The entire title of this novel by Tami Kidd appears on the Amazon page as Deadly Discovery: Hold your breath in this gripping thriller you won’t be able to put down, thus making a claim for the novel with its shorter title, Deadly Discovery. The novel sells for USD 2.99, it is available on Kindle Unlimited as a free read, and for some reason, I paid USD 0.99 for the download. In fact, I wanted to put the novel down several times. If I had paid USD 2.99, I would have sought a refund. I have not seen many novels that start as strong as this one and then self-destruct because of a mix-and-match plot construction from storyboards of trite, overused, pandering expressions.
Deadly Discovery has twenty-three chapters and 151 pages. Chapter One gives us background information about Mara and Thomas. Their life should appear idyllic for Mara, an award-winning author of a series, The Alex Strange Mysteries. Mara had seven successful novels, and the eighth novel was in the beginning stage. This fact is a critical element to remember; it contributes much to the story’s silliness. Mara should be pleased as Thomas seems to do nothing but solve Sudoku problems. I saw issues when I encountered this “Sometimes they never spoke. They didn’t have to. Neither found any reason to fill the space between them with words, the space filled with love.” (location 58). “Mara lived vicariously through her heroine. Alex, a woman of beauty, strength, and courage, never backed down without a fight. She refused to quit until the job was done.” (location 64). Mara needed something to spice up a bland marriage. Thomas went to work. We are not sure where he worked, and it is not essential. She spent her time writing. In her non-writing time, she stared into the eyes of Thomas, something which pleased him immensely. In Chapter One, Thomas died. That is why his work of absorbing soulful looks is unimportant.
Seven months and four chapters later, after much soul-searching about the meaning of life and how it could continue without a husband she never talked to, Mara begins house cleaning and boxing up the stuff of memories. A serendipitous event occurs when a nosy neighbor stops by and notices that a key on a nearby table is a safe deposit box key, something Mara, the mystery novelist, would never have imagined. After a lengthy presentation on how to open a safe deposit box, Mara succeeds and finds a letter. A surface reading indicates a substantial, intimate relationship between husband Thomas and a mystery woman. The letter provides the inciting moment. It was time for the excitement of the chase to kick in. It doesn’t.

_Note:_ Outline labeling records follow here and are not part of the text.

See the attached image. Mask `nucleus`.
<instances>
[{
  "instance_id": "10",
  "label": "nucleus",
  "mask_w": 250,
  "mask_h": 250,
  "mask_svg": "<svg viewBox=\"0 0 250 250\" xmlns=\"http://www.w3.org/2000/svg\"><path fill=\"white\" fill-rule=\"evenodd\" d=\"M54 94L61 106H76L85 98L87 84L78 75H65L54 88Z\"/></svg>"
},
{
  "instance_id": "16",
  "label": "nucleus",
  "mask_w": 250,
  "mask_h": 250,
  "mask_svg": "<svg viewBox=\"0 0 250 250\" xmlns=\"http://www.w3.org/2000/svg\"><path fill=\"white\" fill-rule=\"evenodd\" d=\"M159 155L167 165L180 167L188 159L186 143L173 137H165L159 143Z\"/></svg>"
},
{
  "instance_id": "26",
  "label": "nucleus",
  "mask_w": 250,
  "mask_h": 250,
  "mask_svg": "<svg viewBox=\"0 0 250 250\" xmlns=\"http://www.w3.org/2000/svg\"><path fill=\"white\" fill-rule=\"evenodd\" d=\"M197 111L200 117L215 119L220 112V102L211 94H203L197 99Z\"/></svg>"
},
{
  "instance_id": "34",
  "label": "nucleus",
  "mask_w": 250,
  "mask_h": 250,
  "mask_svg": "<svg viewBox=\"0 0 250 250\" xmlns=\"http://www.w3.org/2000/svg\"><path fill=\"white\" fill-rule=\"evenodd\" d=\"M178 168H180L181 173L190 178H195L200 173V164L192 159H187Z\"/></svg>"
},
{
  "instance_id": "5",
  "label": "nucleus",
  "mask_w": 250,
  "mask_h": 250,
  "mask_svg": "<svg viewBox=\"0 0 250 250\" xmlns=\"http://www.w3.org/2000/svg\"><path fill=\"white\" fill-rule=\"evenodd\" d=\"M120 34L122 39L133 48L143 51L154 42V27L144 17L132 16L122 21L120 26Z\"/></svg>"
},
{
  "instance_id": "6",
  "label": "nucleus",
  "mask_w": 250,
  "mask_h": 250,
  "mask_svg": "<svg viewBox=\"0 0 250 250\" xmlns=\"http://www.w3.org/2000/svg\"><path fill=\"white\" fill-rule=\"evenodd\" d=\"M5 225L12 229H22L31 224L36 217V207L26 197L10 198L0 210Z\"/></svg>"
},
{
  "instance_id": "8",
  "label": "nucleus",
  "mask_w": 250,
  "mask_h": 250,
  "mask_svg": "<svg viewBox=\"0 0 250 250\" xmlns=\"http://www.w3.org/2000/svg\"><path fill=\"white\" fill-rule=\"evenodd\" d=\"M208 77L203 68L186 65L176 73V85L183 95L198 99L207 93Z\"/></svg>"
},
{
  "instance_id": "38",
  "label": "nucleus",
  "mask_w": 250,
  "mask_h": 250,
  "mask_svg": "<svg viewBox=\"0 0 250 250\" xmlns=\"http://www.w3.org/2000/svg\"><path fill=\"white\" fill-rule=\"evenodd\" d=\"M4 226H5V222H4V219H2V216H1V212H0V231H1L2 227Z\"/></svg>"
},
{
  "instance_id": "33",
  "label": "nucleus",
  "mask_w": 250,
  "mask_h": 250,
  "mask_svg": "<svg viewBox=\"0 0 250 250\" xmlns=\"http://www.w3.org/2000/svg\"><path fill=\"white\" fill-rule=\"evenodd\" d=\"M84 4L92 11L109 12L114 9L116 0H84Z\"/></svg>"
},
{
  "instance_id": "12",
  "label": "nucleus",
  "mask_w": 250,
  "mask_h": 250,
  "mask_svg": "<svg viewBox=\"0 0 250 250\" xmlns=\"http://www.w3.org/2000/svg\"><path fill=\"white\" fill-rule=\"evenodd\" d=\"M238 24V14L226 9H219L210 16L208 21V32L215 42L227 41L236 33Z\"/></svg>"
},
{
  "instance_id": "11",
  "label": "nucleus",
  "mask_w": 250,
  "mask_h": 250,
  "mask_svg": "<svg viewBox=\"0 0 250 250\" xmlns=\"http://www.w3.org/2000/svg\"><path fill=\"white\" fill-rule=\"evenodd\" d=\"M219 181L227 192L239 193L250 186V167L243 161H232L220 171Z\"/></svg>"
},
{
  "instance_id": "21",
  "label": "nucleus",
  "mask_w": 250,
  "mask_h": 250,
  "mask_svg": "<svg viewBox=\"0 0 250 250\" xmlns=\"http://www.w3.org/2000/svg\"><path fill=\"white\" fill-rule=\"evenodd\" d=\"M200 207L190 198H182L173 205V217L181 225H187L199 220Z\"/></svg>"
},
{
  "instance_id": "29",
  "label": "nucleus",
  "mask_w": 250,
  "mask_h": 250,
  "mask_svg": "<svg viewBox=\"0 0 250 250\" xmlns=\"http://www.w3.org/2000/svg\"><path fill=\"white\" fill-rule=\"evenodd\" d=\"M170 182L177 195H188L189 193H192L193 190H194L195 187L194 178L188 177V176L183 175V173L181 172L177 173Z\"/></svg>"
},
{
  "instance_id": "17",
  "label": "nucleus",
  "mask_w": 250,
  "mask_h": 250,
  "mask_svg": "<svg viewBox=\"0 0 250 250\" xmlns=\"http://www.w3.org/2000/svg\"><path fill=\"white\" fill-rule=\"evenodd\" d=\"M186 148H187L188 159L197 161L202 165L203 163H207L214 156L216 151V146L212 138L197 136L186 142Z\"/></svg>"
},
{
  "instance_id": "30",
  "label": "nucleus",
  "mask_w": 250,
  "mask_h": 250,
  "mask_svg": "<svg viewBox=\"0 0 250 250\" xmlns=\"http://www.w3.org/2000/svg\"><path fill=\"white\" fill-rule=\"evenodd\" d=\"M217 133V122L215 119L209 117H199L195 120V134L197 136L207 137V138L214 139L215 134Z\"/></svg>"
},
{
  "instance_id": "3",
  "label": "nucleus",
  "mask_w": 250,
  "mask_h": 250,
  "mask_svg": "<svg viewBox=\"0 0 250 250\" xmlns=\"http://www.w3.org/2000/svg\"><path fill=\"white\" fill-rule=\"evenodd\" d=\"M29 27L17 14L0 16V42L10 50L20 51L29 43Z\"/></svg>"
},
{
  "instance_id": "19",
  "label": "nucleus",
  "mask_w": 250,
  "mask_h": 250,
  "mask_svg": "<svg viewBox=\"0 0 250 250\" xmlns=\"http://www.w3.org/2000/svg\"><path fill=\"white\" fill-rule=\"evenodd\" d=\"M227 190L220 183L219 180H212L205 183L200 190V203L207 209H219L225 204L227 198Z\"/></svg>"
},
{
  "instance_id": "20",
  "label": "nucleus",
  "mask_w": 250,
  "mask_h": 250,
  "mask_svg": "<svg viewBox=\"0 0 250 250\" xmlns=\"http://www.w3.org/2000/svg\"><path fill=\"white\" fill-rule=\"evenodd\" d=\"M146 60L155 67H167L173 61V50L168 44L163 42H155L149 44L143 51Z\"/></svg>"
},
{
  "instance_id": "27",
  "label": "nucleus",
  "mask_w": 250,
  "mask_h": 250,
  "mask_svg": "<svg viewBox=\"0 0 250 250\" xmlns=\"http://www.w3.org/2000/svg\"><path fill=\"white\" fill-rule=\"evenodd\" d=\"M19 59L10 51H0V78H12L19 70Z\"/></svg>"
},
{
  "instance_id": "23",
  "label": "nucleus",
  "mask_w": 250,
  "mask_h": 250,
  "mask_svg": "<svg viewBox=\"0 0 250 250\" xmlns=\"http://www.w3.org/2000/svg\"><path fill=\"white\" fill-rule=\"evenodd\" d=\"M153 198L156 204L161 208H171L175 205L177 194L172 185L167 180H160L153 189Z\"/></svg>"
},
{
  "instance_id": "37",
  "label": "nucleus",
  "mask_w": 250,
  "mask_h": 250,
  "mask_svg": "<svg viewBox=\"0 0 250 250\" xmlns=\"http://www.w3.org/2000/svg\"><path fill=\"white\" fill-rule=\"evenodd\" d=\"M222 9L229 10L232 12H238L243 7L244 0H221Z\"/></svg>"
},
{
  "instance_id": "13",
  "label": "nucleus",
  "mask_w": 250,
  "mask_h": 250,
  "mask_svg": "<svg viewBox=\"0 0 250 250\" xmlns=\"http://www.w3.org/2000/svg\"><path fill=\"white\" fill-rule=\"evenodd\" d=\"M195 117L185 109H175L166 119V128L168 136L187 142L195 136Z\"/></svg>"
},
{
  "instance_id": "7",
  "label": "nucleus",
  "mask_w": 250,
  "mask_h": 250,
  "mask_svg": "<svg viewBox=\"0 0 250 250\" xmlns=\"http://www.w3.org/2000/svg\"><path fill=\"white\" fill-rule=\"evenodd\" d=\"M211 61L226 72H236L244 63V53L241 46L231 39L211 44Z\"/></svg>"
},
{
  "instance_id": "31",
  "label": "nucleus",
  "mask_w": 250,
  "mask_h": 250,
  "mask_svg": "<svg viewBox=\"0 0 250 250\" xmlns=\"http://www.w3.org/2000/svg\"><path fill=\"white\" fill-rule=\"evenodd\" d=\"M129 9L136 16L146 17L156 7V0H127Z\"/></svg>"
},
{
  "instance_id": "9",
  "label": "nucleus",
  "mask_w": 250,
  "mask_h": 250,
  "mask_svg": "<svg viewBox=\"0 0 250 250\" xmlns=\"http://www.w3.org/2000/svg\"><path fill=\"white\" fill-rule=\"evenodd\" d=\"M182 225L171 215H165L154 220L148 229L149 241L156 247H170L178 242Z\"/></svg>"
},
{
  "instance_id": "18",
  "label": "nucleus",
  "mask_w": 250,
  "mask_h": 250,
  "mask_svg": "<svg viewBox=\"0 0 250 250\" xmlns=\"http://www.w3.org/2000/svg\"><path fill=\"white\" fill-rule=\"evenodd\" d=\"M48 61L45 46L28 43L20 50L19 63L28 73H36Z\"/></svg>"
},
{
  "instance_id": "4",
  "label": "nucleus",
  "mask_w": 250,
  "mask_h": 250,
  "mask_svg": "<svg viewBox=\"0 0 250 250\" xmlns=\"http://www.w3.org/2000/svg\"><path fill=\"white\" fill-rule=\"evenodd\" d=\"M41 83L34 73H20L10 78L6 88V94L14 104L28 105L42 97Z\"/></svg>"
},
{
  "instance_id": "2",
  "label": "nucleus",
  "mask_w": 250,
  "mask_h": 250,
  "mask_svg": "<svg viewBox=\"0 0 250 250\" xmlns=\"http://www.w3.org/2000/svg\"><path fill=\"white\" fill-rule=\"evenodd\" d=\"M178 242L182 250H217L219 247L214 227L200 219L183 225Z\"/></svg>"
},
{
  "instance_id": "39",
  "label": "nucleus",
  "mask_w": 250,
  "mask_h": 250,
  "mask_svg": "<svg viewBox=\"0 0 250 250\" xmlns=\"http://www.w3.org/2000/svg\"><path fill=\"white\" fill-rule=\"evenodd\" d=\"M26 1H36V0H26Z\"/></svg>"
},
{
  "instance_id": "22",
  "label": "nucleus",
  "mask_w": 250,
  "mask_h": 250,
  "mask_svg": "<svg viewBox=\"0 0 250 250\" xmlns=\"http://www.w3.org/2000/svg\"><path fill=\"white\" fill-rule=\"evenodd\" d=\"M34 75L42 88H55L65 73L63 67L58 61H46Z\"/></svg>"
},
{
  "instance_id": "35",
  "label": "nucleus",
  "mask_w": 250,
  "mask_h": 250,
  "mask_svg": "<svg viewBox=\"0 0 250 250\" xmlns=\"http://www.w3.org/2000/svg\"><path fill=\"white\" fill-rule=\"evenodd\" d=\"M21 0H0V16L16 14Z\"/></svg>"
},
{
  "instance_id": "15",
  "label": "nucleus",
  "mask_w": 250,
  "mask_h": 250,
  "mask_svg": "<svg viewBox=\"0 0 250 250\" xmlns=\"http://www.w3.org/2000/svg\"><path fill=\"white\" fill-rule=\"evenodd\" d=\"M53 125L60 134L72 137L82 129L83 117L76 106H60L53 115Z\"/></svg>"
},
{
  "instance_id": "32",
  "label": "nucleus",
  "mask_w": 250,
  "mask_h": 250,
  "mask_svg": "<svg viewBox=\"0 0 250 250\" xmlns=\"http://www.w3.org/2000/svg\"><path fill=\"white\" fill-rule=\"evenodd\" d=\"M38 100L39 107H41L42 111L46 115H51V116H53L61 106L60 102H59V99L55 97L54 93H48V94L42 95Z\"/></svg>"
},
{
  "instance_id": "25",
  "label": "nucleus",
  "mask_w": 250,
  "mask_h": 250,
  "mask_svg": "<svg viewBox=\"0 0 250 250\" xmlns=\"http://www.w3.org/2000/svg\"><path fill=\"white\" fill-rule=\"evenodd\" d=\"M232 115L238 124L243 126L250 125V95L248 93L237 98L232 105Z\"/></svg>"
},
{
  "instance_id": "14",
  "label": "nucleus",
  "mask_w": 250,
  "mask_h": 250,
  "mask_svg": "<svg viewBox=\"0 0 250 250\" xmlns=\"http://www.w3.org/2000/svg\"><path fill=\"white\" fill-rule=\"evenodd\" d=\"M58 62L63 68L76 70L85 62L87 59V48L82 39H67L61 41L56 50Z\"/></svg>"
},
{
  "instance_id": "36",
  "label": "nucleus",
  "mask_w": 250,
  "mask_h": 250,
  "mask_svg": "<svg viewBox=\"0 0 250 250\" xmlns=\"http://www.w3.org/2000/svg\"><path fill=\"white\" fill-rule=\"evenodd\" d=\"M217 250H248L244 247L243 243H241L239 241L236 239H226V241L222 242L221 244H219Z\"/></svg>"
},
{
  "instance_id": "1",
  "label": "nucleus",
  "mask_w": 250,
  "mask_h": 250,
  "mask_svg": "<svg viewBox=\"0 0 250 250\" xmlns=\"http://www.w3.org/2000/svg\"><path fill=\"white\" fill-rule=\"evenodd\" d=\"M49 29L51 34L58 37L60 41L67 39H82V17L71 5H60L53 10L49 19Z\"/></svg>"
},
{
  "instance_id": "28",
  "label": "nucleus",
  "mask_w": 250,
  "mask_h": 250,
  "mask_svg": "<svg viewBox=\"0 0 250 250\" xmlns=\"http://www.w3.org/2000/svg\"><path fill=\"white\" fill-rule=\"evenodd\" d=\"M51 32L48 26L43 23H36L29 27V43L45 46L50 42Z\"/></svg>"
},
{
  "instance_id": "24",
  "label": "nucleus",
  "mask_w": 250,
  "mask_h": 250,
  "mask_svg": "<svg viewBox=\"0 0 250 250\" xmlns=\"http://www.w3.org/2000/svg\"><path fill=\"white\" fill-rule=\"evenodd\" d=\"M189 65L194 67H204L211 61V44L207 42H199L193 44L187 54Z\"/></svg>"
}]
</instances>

Despite the vicarious experiences of Mara, she knows she needs help to solve this mystery. Remember, at the same time, she is writing novel number eight. She has deadlines to meet. A private investigator could help a lot. Mara finds the perfect advertisement. The investigator is none other than Alex Strange, which happens to be the same name as the protagonist hero of her novels. The two will travel the country in cars and planes in search of the elusive woman who had written the mysterious letter to Thomas. During their travels, they will have coffee. Lots of coffee. Every time some action happens, it is followed by coffee. The British, with their fondness for tea, compares well with this couple.
Alex is, of course, every woman’s perfect physical specimen, if they were interested in that type of thing. He had delightful dimples and was unfailingly polite and considerate towards Mara in all things. Alex was not Mickey Spillane. There is no vulgar language and no sexual situations in this book. It is safe for work and may be as dull as your job.
At some point, Mara will be kidnapped by mysterious forces. The overly handsome Alex will NOT rescue her. There are a few surprises in the novel after all. At some point, Alex will relate to Mara the childhood loss of his mother. Mara will feel immense grief that will eclipse the feelings described at the loss of her husband.
Mara was initially worried at the cost of using a private investigator. Alex tells her not to worry about it. Mara is well off from sales of her book, insurance proceeds from her husband’s death, proceeds from the sale of the house she and Thomas had lived in, and movie rights to some novels. That last item, the movie rights, was casually mentioned to Mara as she was traveling with Alex on a fact-finding mission. I find heroes that never worry about money fascinating.
Mara writes novels about mysteries. Alex solves mysteries. Neither of the two considers police or intelligence agency involvement in their investigation. Realism has left the room.
There is no categorization of romance at the Amazon site for this novel. I would not have read it if there was such a tag. This novel is the reason I don’t read books in the romance genre. The correct tags are romance, unrealistic romance, and fantasy. There are excellent novels written in the romance genre. I find it difficult to find them, and this was not one. I was especially offended by the politically correct nod to the LBGT community.
There should be a less than a one-star rating, but there isn’t. So, my rating is one Amazon star and not recommended.